For all you single people out there, don’t SETTLE for someone who doesn’t fuel you in the same way you fuel them, because eventually one of you is bound to run out of gas. I aim this at the ladies because I relate to you the most, OBVIOUSLY. Be a lady! Act like a lady and eventually you will find a MAN that’s willing to and who knows how to treat a lady. Know your worth and in the meantime, constantly be working to increase your worth and value. That is what is in your control. Don’t let your happiness depend completely on the relationship of the person you ALLOW to stand beside you. Let your happiness come from within and let it attract someone who wants to be a part of that happiness and can actually ADD to it!  People treat you how you ALLOW them to treat you. Don’t let someone else dictate your day. Don’t let someone take you for granted. Don’t let someone treat you like an “option” when you damn well deserve to be a “CHOICE”! Don’t let them determine your mood or take your energy without giving anything in return. Your energy is valuable. Give it to those people who deserve it because you deserve the world! You deserve to be happy! You deserve to be fought for! You deserve to find that one person who will be your best friend thick or thin, until the end. And you deserve someone who gives you just as much love as you put out into the world.

Ladies, you shouldn’t have to beg for attention and you shouldn’t have to beg for a man’s time. The right man will MAKE time for you. The right someone will give you the attention you need to feel loved and feel appreciated. A man will carve time out to spend with you because he WANTS to, not because you’ve mentioned it a million times. Understand, people make time for what’s important to them! If they aren’t making time for you, then honestly, you probably barely make the list and you shouldn’t have to feel the sadness, the insecurities, the disappointment of that. You’re not a dog. You’re not a starving animal on a constant search for love. You can find enough love to fill you all around you, if you just choose to see it. The right people love you and will make sure you feel it. You don’t need to question it or go through the struggle of siphoning love out of an unwilling source.
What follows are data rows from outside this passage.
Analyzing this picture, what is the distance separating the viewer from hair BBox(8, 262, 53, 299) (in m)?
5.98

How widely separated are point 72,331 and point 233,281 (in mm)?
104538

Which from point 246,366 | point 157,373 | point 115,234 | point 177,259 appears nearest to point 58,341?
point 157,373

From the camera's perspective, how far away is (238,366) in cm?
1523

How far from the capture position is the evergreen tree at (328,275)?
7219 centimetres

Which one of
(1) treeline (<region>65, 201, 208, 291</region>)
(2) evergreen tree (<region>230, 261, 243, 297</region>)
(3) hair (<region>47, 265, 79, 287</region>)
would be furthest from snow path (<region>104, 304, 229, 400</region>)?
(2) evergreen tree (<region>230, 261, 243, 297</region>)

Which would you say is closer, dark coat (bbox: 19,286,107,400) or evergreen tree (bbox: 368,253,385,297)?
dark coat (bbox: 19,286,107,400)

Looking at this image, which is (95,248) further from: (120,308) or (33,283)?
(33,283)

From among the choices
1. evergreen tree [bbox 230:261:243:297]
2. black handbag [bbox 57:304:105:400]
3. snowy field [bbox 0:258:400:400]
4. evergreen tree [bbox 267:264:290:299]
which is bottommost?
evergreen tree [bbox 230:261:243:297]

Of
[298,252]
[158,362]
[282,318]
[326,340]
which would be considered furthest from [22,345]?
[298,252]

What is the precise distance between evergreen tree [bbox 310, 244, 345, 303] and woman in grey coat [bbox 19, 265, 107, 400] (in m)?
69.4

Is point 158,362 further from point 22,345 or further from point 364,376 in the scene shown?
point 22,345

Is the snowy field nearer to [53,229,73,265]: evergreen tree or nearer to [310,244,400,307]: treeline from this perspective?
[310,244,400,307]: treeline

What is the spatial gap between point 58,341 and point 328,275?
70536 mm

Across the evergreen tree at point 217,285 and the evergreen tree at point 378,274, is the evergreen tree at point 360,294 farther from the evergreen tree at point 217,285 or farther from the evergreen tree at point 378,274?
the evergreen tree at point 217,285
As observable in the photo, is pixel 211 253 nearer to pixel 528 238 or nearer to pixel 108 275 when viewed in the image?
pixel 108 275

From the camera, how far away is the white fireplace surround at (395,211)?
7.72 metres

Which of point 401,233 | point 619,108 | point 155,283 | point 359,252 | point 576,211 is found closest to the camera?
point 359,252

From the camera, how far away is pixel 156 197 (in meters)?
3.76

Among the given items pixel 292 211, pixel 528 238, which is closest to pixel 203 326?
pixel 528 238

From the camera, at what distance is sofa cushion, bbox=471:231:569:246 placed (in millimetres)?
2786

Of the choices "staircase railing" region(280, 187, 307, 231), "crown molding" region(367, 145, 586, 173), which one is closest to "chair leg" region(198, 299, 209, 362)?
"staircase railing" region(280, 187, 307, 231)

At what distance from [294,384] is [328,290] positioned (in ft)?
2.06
I was talking with my friend the other day about this whole dating process/relationship process and how when us girls feel lonely or in need of love/affection/attention we search for it. So the question got brought up: Why do we allow/find ourselves begging for love from people who are only willing to give us scraps of their love? Like starving animals, we stick around, when we don’t need to be “starving” for anything!

The thing we often forget is that God is always there offering us all of his love. If we choose to act like we’re starving for love or attention, it’s by CHOICE. We don’t need to find ourselves in unfulfilling relationships or going after guys who aren’t willing to give us more than just scraps of their attention or love. I’m not buying into that. I’m willing to wait for someone who wants to get to know me and is willing to put as much energy and love into me, as I have to give him. It’s a balancing act. Sometimes we find ourselves putting more energy into someone than they are putting into you. Feeding someone without getting fed back and we find ourselves starving, drained of whatever energy, vitality, happiness we once had. A good relationship should be nourishing to the mind, the heart, and the soul. They should inspire you, as well as you to inspire them, to be better and challenge you to push your own limits daily. Being in love is a challenge but finding love really shouldn’t be. It’s wherever you choose to see it. Stop looking beside you for someone to fill that love void and look up at all the people in front of you already willingly reaching out, offering whatever love they have to give. You are loved with or without someone filling that space. You are enough. You are quality, so act like it.

Don’t settle for less than what you deserve because you deserve the world! Don’t be afraid to walk in that world alone until the right one makes you feel at home.